My feet are mighty sore after spending all of Sunday walking around Fuji Speedway for the annual R’s Meeting. As you can probably imagine, this is an event that is looked forward to by a huge number of enthusiasts in Japan, and it hits the spot every time. But really, how could it not?!
You have the country’s best GT-R tuners and their demo cars lined up in front of you; some of the most well known and highly regarded tuning and styling parts makers showcasing their newest products and services; and even Nissan, who can always be counted on to bring along a tantalizing selection of race cars from its collection. GT-R Magazine has definitely found the perfect recipe with this event, and for the 2017 edition the turnout was huge. That said, I want to get straight into my coverage, and it starts right here with the Avance Meito BCNR33 Skyline GT-R drag machine.

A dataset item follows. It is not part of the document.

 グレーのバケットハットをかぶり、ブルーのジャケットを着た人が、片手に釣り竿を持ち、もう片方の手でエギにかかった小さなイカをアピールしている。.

Don’t you just love seeing a hard-tuned RB26 strapped with a pair of high-mount single turbos?! I certainly do, and it’s so cool to see that shops like Avance are still focussing their efforts on GT-R drag racing despite the fact that there is no dedicated drag strip in Japan anymore.
It’s sad to think about, but it’s humbling at the same time. There’s still a real passion for drag racing in Japan, and it’s refreshing to see these extreme cars being shown at events, if only to remind people that the race circuit wasn’t the only place the Skyline GT-R cut its teeth in motorsport.

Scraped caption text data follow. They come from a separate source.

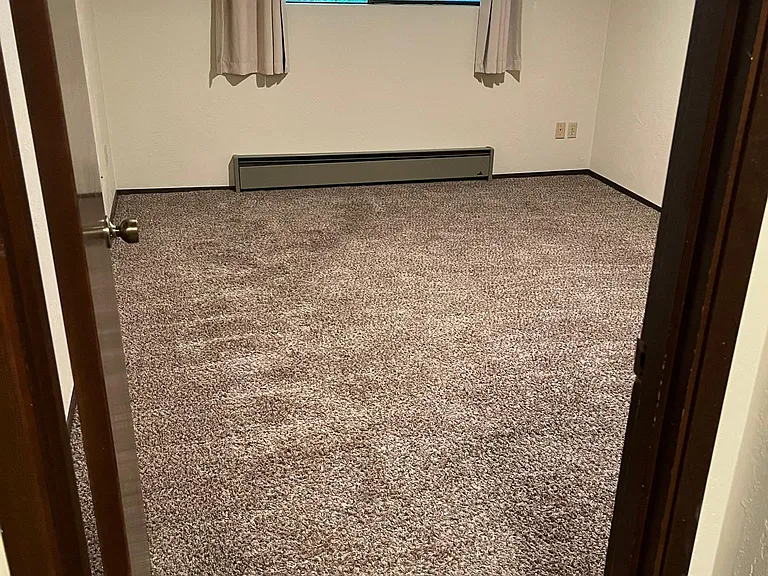 Master bedroom fits King bed. Located at rear of building off patio. Big double door closet. Radiant cozy heat.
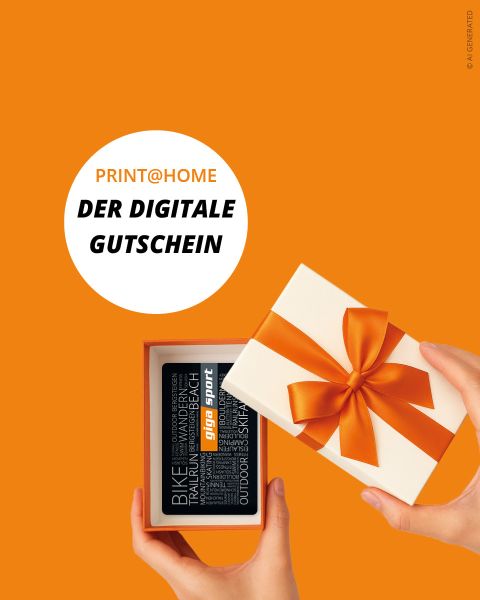 Eine Hand öffnet eine weiße Geschenkbox mit orangefarbener Schleife und enthüllt eine digitale Geschenkkarte. Der Text lautet: "PRINT@HOME DER DIGITALE GUTSCHEIN.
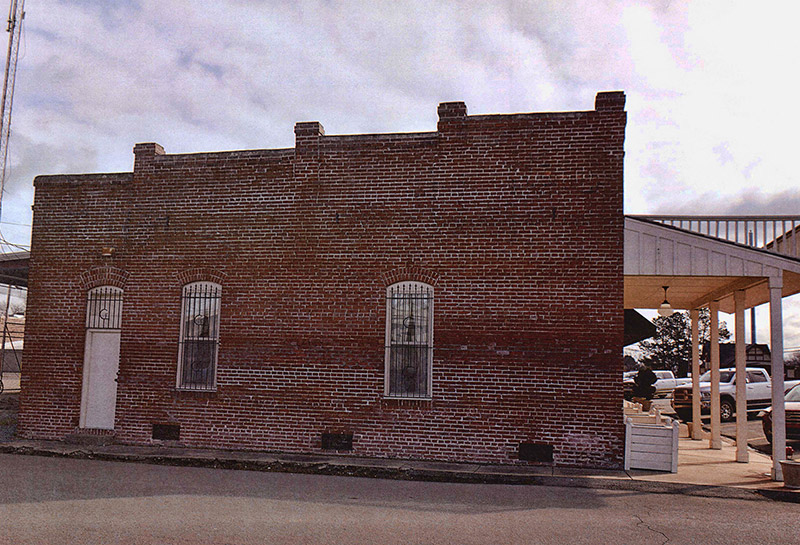 Side view of brick storefront with covered entrance and balcony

This particular engine still runs the stock capacity, but it spins to just over 9,000rpm in order to make the most of its power band. Peak power – all 1000hp of it – is developed at 8,000rpm, thanks in large part to the pair of Garrett GTX3582Rs. Drive is channeled through a Jerico manually air-shifted transmission.
Then it’s the job of 26-inch Hoosier drag slicks front and rear to do the rest.
Eight seconds later it’s all over and the parachute is released.
I really hope someone steps up to invest in a proper drag strip for Japan. That would be a surefire way to breathe some fresh life back into what was once a thriving and exciting aspect of Japanese tuning car culture.